Inventories Inventories are stated at the lower of cost or market. Cost is determined by the first-in, first-out (FIFO) method.

 

Property, Plant, and Equipment Property, plant and equipment are carried at cost and are depreciated principally on the straight-line method over the estimated useful lives of the assets. When assets are retired or disposed of, the cost and related accumulated depreciation are removed from the accounts, and gains or losses are recognized in the same period. Maintenance and repairs are expensed as incurred; significant additions and improvements are capitalized. Property, plant and equipment are reviewed for impairment whenever events or changes in circumstances indicate that the carrying amount of an asset may not be recoverable based on estimated future undiscounted cash flows.

 

Investments The Company’s marketable equity investments are accounted for as available-for-sale. Accordingly, such securities are recorded at fair value, with any unrealized holding gains and losses, net of taxes, excluded from income, and recognized as a separate component of shareholders’ equity. The Company’s nonmarketable investments are accounted for under either the cost or equity method of accounting, as appropriate.

 

All equity investments are periodically reviewed to determine if declines in fair value below cost basis are other-than-temporary. Significant and sustained decreases in quoted market prices and a series of historical and projected operating losses by investees are considered in the review. If the decline in fair value is determined to be other-than-temporary, an impairment loss is recorded and the investment written down to a new cost basis.

 

Goodwill and Other Intangible Assets Goodwill is the excess of the purchase price over the fair value of net assets of acquired businesses. The Company does not amortize goodwill, but tests for impairment at least annually. Other intangible assets include, among other items, patents and unpatented technology and are amortized using the straight-line method over their respective estimated useful lives of 5 to 17 years. The Company reviews intangible assets for impairment annually or more frequently if changes in circumstances or the occurrence of events suggest the remaining value is not recoverable.

◆ TASK INSTRUCTIONS
- A) Please revise the accounting policies excerpt from "Inventories Inventories are" to "undiscounted cash flows.", replacing "straight-line method" with "declining-balance method".
- B) List the section headings that appear in the accounting policies excerpt.
- C) Pick up the accounting policies excerpt after its final sentence and continue it.

◆ GIVEN RECORDS
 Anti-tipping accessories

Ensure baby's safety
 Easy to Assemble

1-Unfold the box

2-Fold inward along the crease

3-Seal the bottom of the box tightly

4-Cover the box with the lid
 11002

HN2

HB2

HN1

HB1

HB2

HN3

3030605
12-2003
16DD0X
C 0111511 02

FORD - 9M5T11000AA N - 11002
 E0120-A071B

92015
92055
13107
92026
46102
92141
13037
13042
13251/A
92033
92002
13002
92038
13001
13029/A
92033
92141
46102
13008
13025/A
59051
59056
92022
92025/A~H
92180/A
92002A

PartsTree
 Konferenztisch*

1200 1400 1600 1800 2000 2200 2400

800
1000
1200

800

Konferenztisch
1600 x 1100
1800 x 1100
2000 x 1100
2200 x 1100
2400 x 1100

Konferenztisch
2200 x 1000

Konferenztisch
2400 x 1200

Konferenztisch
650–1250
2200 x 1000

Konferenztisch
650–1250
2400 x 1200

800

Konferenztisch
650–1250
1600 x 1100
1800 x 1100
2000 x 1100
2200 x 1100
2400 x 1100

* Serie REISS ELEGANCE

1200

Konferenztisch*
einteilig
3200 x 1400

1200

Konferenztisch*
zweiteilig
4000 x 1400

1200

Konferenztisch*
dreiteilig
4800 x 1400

◆ ANSWERS TO THE EXERCISE
- A)
Inventories Inventories are stated at the lower of cost or market. Cost is determined by the first-in, first-out (FIFO) method.

 

Property, Plant, and Equipment Property, plant and equipment are carried at cost and are depreciated principally on the declining-balance method over the estimated useful lives of the assets. When assets are retired or disposed of, the cost and related accumulated depreciation are removed from the accounts, and gains or losses are recognized in the same period. Maintenance and repairs are expensed as incurred; significant additions and improvements are capitalized. Property, plant and equipment are reviewed for impairment whenever events or changes in circumstances indicate that the carrying amount of an asset may not be recoverable based on estimated future undiscounted cash flows.

- B)
Inventories
Property, Plant, and Equipment
Investments
Goodwill and Other Intangible Assets

- C)
 

Derivative Financial Instruments SFAS No. 133, Accounting for Derivative Instruments and Hedging Activities, requires the Company to record derivatives as assets or liabilities on the balance sheet and to measure such instruments at fair value. Changes in fair value of derivatives are recorded each period in current results of operations or other comprehensive income, depending on whether the derivative is designated as part of a hedge transaction.

 

The Company periodically enters into forward foreign currency contracts to reduce exposures relating to rate changes in certain foreign currencies. Certain exposures to credit losses related to counterparty nonperformance exist. However, the Company does not anticipate nonperformance by the counterparties as they are large, well-established financial institutions. None of these derivatives is accounted for as a hedge transaction under the provisions of SFAS No. 133. Accordingly, changes in the fair value of forward foreign currency contracts are recorded as a component of net income. The fair values of the Company’s derivative financial instruments are based on prices quoted by financial institutions for these instruments. The Company was a party to forward foreign currency contracts with notional amounts of $16.9 million and $19.0 million at August 28, 2004 and August 30, 2003, respectively.

 

Foreign Currency Translation Except for certain foreign subsidiaries whose functional currency is the United States (U.S.) dollar, assets and liabilities of foreign subsidiaries are translated from foreign currencies into U.S. dollars at current exchange rates. Income statement amounts are translated at the weighted average exchange rates for the year. Gains and losses resulting from foreign currency transactions are included in net income. For certain foreign subsidiaries whose functional currency is the U.S. dollar, currency gains and losses resulting from translation are determined using a combination of current and historical rates and are reported as a component of net income.

 

Revenue Recognition/Concentration of Risk Revenue and the related cost of sales are generally recognized upon shipment of the products. For certain customized precision cleaning equipment sales with installation and customer acceptance provisions, which constituted less than 3% of sales, revenue is recognized upon fulfillment of such provisions. The Company recognizes revenues from construction contracts for certain customized clean-in-place equipment, which constituted less than 3% of sales, under the percentage-of-completion method, measured by the cost-to-cost method.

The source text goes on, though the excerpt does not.